** START Source document **

Furthermore, in the rows of the first convex structures 5, the positions of the first convex structures 5 in the X-axis direction may be aligned with each other or may be shifted from each other. In the latter case, since the region where the turbulence is generated is also shifted, the turbulence can be generated in the wide area of the gas separation membrane 3.

FIG. 5 is a partial enlarged view showing the first convex structure 5 shown in FIG. 1.

The shape of the first convex structure 5 is not particularly limited, but is preferably a shape in which the cross-sectional area in the X-Y plane gradually decreases toward the positive side of the Z axis as illustrated in FIG. 5 when, for example, an installation surface is a surface facing the Z axis positive side. When adopting such a shape, it is possible to generate the turbulence without greatly impairing the flow velocity of the mixed gas G1. As a result, a decrease in separation efficiency of carbon dioxide CO₂ can be particularly suppressed.

The height H of the first convex structure 5 in the Z-axis direction is not particularly limited, but is preferably 0.1 mm or more and 50 mm or less, more preferably 1 mm or more and 30 mm or less, and still more preferably 3 mm or more and 20 mm or less. When the height H is within the above range, the appropriate turbulence can be generated without greatly impairing the flow velocity of the mixed gas G1. When the height H is less than the lower limit value, the turbulence may not be sufficiently generated depending on the flow velocity of the mixed gas G1, the size of the first convex structure 5, and the like. On the other hand, when the height H exceeds the upper limit value, the flow velocity of the mixed gas G1 may be reduced depending on the size of the first convex structure 5 or the like.

A length L of the first convex structure 5 in the Y-axis direction is not particularly limited, but is preferably 1 mm or more and 200 mm or less, more preferably 3 mm or more and 100 mm or less, and still more preferably 5 mm or more and 50 mm or less.

When the width of the first convex structure 5 in the X-axis direction is W, the ratio W/L of the width W to the length L is preferably 0.01 or more and 2.0 or less, more preferably 0.02 or more and 1.0 or less, and still more preferably 0.03 or more and 0.7 or less. When the ratio W/L is within the above range, the appropriate turbulence can be generated without impairing the flow velocity of the mixed gas G1. When the ratio W/L is less than the lower limit value, the width of the region where the turbulence occurs may be insufficient. On the other hand, when the ratio W/L exceeds the upper limit value, the flow velocity of the mixed gas G1 may be impaired, or the appropriate turbulence may not be generated.

The first convex structure 5 is disposed on the first surface 31 or the outer surface 412 with a method such as adhesion or fusion bonding. The first convex structure 5 may be integrated with the first surface 31 or the outer surface 412. That is, the first convex structure 5 may be formed by molding a part of the gas separation membrane 3 or the wall body 41. However, the gas separation membrane 3 is preferably a separate body from the first convex structure 5 from the viewpoint of ease of manufacture.

** END Source document **
** START Given information **

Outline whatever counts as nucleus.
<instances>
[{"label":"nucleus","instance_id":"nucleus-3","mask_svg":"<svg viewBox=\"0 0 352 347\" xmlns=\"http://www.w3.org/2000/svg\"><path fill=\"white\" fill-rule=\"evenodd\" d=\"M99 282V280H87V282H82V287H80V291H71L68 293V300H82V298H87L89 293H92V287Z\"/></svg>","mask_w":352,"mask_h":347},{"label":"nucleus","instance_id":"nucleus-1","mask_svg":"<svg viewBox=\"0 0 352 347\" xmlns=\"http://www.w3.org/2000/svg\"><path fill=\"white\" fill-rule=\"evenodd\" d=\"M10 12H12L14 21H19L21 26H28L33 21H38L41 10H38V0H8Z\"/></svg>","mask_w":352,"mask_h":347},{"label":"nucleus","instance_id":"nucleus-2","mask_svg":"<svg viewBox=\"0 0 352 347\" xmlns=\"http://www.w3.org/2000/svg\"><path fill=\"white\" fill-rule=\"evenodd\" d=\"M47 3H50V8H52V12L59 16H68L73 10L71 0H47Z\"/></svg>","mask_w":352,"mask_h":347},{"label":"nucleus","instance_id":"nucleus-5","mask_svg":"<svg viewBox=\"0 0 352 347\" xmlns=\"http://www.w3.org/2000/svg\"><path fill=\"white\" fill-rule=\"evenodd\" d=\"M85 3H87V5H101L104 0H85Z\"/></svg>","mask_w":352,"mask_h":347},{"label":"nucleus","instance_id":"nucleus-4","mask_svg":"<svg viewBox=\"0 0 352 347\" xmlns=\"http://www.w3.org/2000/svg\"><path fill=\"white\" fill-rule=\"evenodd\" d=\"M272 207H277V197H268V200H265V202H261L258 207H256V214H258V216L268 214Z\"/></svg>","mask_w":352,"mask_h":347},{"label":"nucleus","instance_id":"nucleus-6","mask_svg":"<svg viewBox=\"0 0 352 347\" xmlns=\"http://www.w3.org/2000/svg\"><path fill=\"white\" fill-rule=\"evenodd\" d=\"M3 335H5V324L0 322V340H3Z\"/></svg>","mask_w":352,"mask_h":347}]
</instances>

** END Given information **

• Jobs
a – Condense the paragraph of the membrane description beginning "The height H of the first convex structure 5" into a short bulleted list that keeps its main facts.
b – Please return the passage of the membrane description starting at "The first convex structure 5 is disposed" and ending at "ease of manufacture.".
c – According to the membrane description, by what methods is the first convex structure 5 disposed on the first surface 31 or the outer surface 412?
The material was drawn from a separate source.

• Full solutions
a –
- Height H (Z-axis) is not particularly limited. It is preferably 0.1–50 mm, more preferably 1–30 mm, and still more preferably 3–20 mm.
- Within this range, appropriate turbulence forms without greatly impairing the flow velocity of the mixed gas G1.
- Below the lower limit, turbulence may be insufficient, depending on the gas flow velocity and the structure's size.
- Above the upper limit, the flow velocity of the mixed gas G1 may be reduced, depending on the structure's size.

b –
The first convex structure 5 is disposed on the first surface 31 or the outer surface 412 with a method such as adhesion or fusion bonding. The first convex structure 5 may be integrated with the first surface 31 or the outer surface 412. That is, the first convex structure 5 may be formed by molding a part of the gas separation membrane 3 or the wall body 41. However, the gas separation membrane 3 is preferably a separate body from the first convex structure 5 from the viewpoint of ease of manufacture.

c – By adhesion or fusion bonding.